Yeah lots of people don't make special windows releases. One nice thing about pyweek is you can count on your judges at least having python available. :)
Hey. For Pyweek, it isn't strictly necessary, since the other people, even the ones on Windows, will generally have Python installed, and be able and willing to mess about a little bit installing dependencies to get your game to run from source.

But consider this: If ever you might want to send your game, or some other program, to real people - your
your friends, or distributed to the general public - then this is something you're gonna have to figure out one day. If you have any plans to be a professional programmer, then being able to generate an executable people can just doubleclick to run might be considered one axis of a minimum viable skill level. Pyweek is a brilliant excuse to figure all this out, with a horde of willing testers on a variety of different hardware and OS versions, who will all give you feedback if something doesn't work (unlike just ignoring it silently, which is what real users will do.)

You don't have to burn a lot of time during pyweek either - you can practice ahead of time with py2exe or whichever tool you choose, until you've got it down pat. The only tricky part is that you'll have to include the required DLLs, including both the microsoft C runtime (see py2exe tutorial) and any other DLLs that your dependencies use.

The plus side of doing this is that you can send your resulting game to your friends, so they can see what the hell you've been playing at, coding until midnight all week long. :-)
for example, i never cared about ms-windows compatibility of my humble pygame stuff, and never will... - some of stuff i code most of the time does system calls to unix-like bash commands which ms-windows can't run them
I dunno if I would be bragging about that, nitro. Supporting multiple platforms is undoubtedly a good thing.
of course! :) - but ms-windows isn't (and shouldn't be) the center of the world as well...
Hey. I hate windows as much as the next guy, but I It's just the platform with all the users on it. If you don't care about users, then it's fine to deliberately overlook it. But I regard PyWeek as a great arena to practice my skills at bundling for other operating systems, ready for the day when I have to do it for real.

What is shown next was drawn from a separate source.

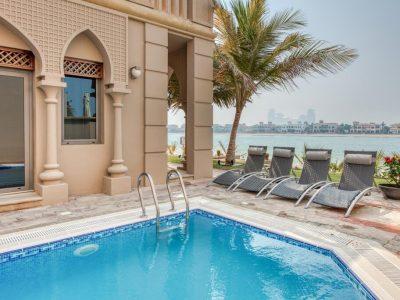 Dubai Holiday Villa with pool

nitrofurano: you could use those shell executables on windows by simply bundling a copy of them with your program, from the GnuWin32 project or whatever it's called.

Tartley, i can see a bit of your viewpoint, but 80% (still...) of the users are not exactly 'all the users' - i think it's the same about the IE users, 10 years ago they were 95%, and now they are less than 50%. And since i don't use ms-windows since 5 years ago, and my rare w32 apps using is very limited to Wine compatibility, the risk i have is doing a w32 bundling will simply not work at all... - personally, i neither care about those .pyw files (and i have no idea what about are these for)...
Fair enough, nitrofurano, each to their own. Shine on!